La seconde interrogation concerne l'itinérance : nous considérons que celle-ci était nécessaire pour permettre à Free de concurrencer efficacement les trois opérateurs mobiles déjà en place mais qu'elle ne peut constituer qu'un instrument temporaire, transitoire, le temps que Free déploie son réseau dans le respect des engagements qu'il a pris aux termes de sa licence. Il nous faut donc annoncer clairement dès maintenant la règle du jeu : à savoir que cette itinérance nationale doit prendre fin dans un délai à la fois raisonnable et proportionné et que d'ici là, le régulateur sectoriel vérifiera que Free se trouve sur une trajectoire d'investissements conforme à ses engagements – soit un taux de couverture de 75 % de la population en 2016 et de 90 % en 2018. Enfin, nous avons d'ores et déjà annoncé les conditions dans lesquelles cette itinérance nationale doit prendre fin. Le maintien de l'itinérance locale pourra demeurer utile dans les zones peu denses où la mise en commun des infrastructures permet au réseau de se développer plus rapidement que par le seul jeu du marché et constitue un moyen de pallier l'inadaptation du patrimoine de fréquences d'un opérateur aux exigences de couverture du territoire.
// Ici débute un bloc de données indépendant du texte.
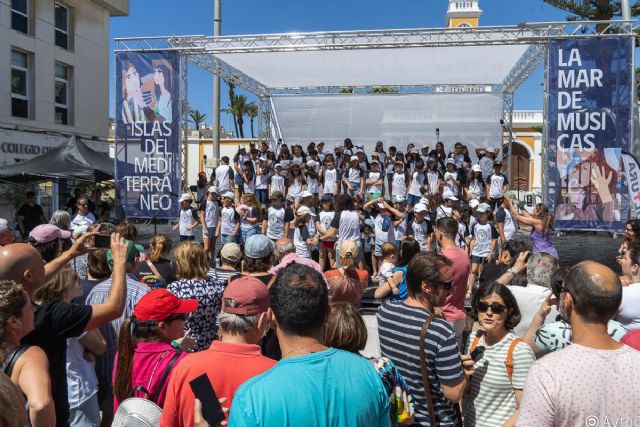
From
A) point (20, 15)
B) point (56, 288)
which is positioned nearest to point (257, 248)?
point (56, 288)

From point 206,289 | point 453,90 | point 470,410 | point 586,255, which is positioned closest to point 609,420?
point 470,410

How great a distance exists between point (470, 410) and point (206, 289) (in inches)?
74.6

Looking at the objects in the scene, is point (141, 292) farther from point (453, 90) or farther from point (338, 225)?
point (453, 90)

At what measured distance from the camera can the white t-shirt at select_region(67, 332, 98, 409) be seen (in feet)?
9.86

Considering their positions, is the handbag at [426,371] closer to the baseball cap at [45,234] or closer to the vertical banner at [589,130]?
the baseball cap at [45,234]

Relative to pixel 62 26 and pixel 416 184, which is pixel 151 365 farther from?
pixel 62 26

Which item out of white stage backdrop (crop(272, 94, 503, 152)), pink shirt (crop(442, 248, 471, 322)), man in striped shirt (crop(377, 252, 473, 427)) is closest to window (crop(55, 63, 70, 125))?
white stage backdrop (crop(272, 94, 503, 152))

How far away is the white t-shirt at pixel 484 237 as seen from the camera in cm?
908

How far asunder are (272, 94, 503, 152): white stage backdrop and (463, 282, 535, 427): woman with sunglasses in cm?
1698

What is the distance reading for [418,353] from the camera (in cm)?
264

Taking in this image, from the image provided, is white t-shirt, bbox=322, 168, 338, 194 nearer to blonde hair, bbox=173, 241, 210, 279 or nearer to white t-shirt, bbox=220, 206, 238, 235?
white t-shirt, bbox=220, 206, 238, 235

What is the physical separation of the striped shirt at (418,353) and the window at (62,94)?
2208cm

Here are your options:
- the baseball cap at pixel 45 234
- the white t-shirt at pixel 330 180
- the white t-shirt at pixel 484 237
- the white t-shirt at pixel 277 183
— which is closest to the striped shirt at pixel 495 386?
the baseball cap at pixel 45 234

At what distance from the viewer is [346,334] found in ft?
7.48
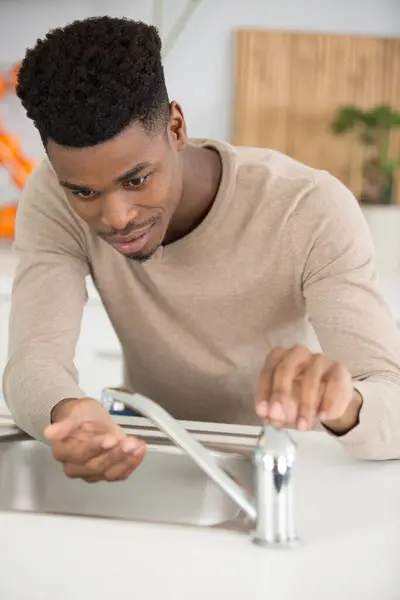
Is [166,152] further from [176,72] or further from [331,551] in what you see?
[176,72]

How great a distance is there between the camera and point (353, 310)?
1226 mm

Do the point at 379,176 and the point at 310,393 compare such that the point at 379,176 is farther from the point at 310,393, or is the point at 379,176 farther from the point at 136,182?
the point at 310,393

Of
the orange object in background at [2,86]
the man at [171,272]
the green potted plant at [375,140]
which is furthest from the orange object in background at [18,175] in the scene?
the man at [171,272]

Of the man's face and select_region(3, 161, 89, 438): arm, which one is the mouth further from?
select_region(3, 161, 89, 438): arm

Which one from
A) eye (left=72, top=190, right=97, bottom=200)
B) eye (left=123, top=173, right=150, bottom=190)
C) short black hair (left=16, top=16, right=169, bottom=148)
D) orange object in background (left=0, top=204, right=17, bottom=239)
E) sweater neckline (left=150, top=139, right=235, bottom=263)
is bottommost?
orange object in background (left=0, top=204, right=17, bottom=239)

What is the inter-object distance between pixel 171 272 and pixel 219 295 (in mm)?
76

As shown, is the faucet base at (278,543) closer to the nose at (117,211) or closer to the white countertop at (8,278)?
the nose at (117,211)

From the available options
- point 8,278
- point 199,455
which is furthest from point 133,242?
point 8,278

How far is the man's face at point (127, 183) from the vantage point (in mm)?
1096

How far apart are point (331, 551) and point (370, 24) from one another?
206 cm

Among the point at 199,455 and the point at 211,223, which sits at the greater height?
the point at 211,223

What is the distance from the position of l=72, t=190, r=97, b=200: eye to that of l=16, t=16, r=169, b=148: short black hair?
2.5 inches

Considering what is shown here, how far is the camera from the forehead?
1.09m

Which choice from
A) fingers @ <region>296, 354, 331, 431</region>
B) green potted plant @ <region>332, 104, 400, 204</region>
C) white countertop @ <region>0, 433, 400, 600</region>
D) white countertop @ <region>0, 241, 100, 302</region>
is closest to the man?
fingers @ <region>296, 354, 331, 431</region>
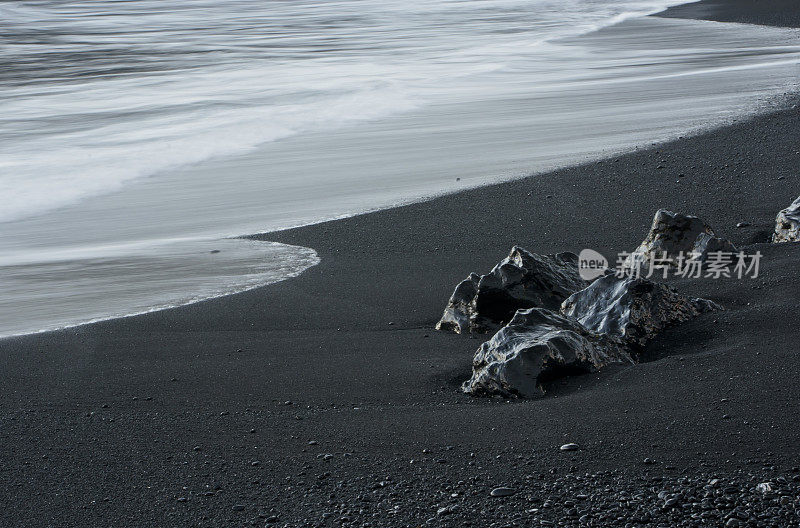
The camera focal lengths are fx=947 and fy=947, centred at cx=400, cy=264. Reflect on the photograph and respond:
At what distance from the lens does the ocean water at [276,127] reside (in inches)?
216

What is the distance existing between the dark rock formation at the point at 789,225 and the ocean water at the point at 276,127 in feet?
7.95

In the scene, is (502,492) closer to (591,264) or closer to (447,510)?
(447,510)

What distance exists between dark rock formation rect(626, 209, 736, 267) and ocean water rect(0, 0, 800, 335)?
72.4 inches

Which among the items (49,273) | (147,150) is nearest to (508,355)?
(49,273)

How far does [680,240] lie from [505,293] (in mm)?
1026

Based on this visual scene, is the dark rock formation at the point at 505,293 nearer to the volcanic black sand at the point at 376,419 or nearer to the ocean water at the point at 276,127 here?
the volcanic black sand at the point at 376,419

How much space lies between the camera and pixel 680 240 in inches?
172

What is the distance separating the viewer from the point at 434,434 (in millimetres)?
3006

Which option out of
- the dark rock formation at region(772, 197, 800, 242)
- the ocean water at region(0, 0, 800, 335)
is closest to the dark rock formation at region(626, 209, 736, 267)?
the dark rock formation at region(772, 197, 800, 242)

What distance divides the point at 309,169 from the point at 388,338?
13.6ft

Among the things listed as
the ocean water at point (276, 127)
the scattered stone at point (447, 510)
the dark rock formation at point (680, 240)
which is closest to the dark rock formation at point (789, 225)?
the dark rock formation at point (680, 240)

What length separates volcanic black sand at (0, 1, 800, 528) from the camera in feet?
8.55

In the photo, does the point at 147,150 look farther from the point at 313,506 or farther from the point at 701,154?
the point at 313,506

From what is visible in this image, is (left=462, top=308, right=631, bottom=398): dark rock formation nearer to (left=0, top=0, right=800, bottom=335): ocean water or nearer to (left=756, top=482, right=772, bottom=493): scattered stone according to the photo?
(left=756, top=482, right=772, bottom=493): scattered stone
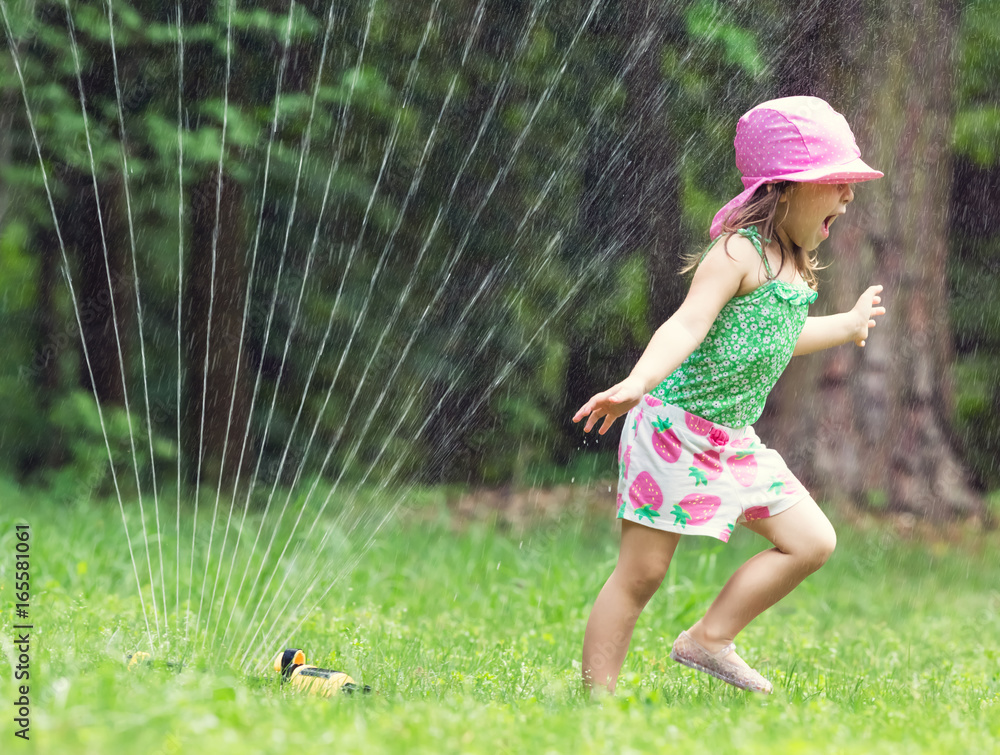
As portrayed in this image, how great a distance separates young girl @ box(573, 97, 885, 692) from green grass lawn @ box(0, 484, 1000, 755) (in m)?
0.27

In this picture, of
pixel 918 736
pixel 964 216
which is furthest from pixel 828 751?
pixel 964 216

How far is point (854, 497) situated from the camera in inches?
304

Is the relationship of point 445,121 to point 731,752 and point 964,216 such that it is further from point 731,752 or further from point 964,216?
point 731,752

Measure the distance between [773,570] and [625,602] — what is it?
44 centimetres

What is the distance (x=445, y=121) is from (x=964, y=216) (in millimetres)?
5330

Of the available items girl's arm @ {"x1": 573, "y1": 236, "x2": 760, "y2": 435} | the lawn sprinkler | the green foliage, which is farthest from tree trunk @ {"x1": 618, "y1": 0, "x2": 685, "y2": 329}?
the lawn sprinkler

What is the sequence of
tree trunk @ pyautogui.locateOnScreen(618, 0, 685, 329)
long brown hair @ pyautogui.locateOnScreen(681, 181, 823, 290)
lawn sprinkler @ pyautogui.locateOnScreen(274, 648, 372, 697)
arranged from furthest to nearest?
tree trunk @ pyautogui.locateOnScreen(618, 0, 685, 329), long brown hair @ pyautogui.locateOnScreen(681, 181, 823, 290), lawn sprinkler @ pyautogui.locateOnScreen(274, 648, 372, 697)

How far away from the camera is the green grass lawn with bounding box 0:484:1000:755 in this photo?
2441 millimetres

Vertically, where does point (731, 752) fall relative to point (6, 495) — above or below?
above

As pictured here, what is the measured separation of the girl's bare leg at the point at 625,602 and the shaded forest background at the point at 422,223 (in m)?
3.82

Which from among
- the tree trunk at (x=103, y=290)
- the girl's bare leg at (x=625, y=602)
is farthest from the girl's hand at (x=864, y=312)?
the tree trunk at (x=103, y=290)

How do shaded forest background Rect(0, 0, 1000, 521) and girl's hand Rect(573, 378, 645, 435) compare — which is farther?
shaded forest background Rect(0, 0, 1000, 521)

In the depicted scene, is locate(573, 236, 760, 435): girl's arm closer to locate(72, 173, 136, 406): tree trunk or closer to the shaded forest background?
the shaded forest background

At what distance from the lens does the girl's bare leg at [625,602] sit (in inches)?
131
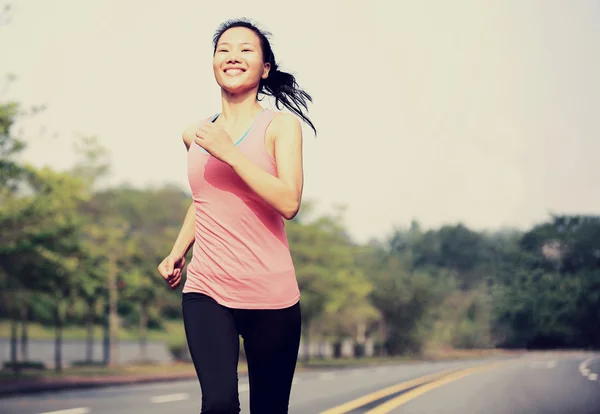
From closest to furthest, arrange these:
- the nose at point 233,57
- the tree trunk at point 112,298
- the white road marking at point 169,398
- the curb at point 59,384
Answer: the nose at point 233,57
the white road marking at point 169,398
the curb at point 59,384
the tree trunk at point 112,298

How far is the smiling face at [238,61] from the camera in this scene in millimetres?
3500

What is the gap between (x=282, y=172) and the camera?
3.24 meters

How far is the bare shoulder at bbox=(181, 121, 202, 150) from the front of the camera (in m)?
3.67

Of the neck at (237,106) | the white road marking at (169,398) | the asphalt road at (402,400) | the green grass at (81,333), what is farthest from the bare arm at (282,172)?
the green grass at (81,333)

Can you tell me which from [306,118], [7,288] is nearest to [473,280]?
[7,288]

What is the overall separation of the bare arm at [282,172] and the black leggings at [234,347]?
384 millimetres

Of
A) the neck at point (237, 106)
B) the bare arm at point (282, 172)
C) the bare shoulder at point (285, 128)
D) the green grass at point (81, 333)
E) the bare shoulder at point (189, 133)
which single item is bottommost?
the green grass at point (81, 333)

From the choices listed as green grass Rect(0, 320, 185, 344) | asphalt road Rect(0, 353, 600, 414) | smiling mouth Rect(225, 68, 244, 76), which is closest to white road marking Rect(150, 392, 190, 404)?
asphalt road Rect(0, 353, 600, 414)

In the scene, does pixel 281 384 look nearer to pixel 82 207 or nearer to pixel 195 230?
pixel 195 230

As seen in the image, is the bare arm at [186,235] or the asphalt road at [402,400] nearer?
the bare arm at [186,235]

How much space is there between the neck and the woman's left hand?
373 mm

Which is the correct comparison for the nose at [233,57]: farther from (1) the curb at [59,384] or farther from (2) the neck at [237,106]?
(1) the curb at [59,384]

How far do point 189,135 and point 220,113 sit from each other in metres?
0.16

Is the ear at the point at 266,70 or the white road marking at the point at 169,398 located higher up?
the ear at the point at 266,70
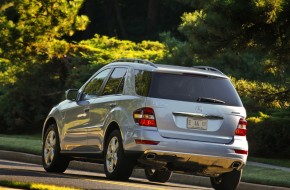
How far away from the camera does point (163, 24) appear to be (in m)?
58.7

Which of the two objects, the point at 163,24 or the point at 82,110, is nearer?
the point at 82,110

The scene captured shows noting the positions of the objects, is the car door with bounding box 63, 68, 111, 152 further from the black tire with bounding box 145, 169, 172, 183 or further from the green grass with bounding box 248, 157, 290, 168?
the green grass with bounding box 248, 157, 290, 168

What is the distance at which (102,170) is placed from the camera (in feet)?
60.4

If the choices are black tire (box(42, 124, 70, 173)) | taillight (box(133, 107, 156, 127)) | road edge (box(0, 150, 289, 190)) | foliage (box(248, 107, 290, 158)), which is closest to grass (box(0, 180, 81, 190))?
taillight (box(133, 107, 156, 127))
Il me semble essentiel d'évoquer la situation des opérateurs de réseau mobile virtuels (MVNO) – qui se sont sensiblement développés et représentent désormais 13 % du marché. Leur présence sur le marché dynamise la concurrence pour deux raisons : non seulement ils ont la capacité d'explorer la demande et de satisfaire des segments de clientèle peu pris en compte par les opérateurs, mais ils jouent également un rôle majeur en innovant et en proposant une offre adaptée à des clients spécifiques tels que les jeunes et les publics « communautaires ». Nos propositions visent à faire en sorte que ces opérateurs virtuels continuent à animer le marché au profit de l'ensemble de la filière des télécoms.

Pour conclure, les débats très violents auxquels se sont livrés les opérateurs, de même que la contestation dont ont fait l'objet les décisions des régulateurs, ne doivent pas nous faire oublier deux éléments capitaux. D'une part, la bataille du mobile sera gagnée si l'offre des opérateurs est suffisamment attrayante non seulement sur le créneau low cost adressé au grand public, mais également dans le haut de gamme, et si les opérateurs sont en mesure d'être présents sur ces deux segments en même temps. D'autre part, ce combat se joue à l'échelle mondiale et ce sont les applications qui constitueront demain le nerf de la guerre. Les opérateurs européens doivent être présents dans ce combat afin de créer de la valeur. L'Autorité de la concurrence fut la première autorité dans le monde à lancer une étude sectorielle sur la publicité en ligne et à contraindre Google à adopter une politique de contenu plus objective, plus transparente et non discriminatoire sur adwords. Nous souhaitons poursuivre ces enquêtes aux côtés de la Commission européenne afin de vérifier que le consommateur n'est ni captif d'un écosystème ni dépendant des seules applications pré-installées – qu'il s'agisse d'Android, d'Apple ou d'Amazon – et de permettre aux opérateurs européens de développer leurs propres applications. Il nous faudra donc vérifier que l'intégration en aval de ces géants de l'internet n'emprisonne pas le consommateur et n'empêche pas les concurrents de créer et d'animer leurs propres applications. L'Autorité de la concurrence est convaincue qu'elle investira toute son énergie afin de garantir les bonnes conditions de la concurrence au profit des consommateurs et de l'ensemble de la filière.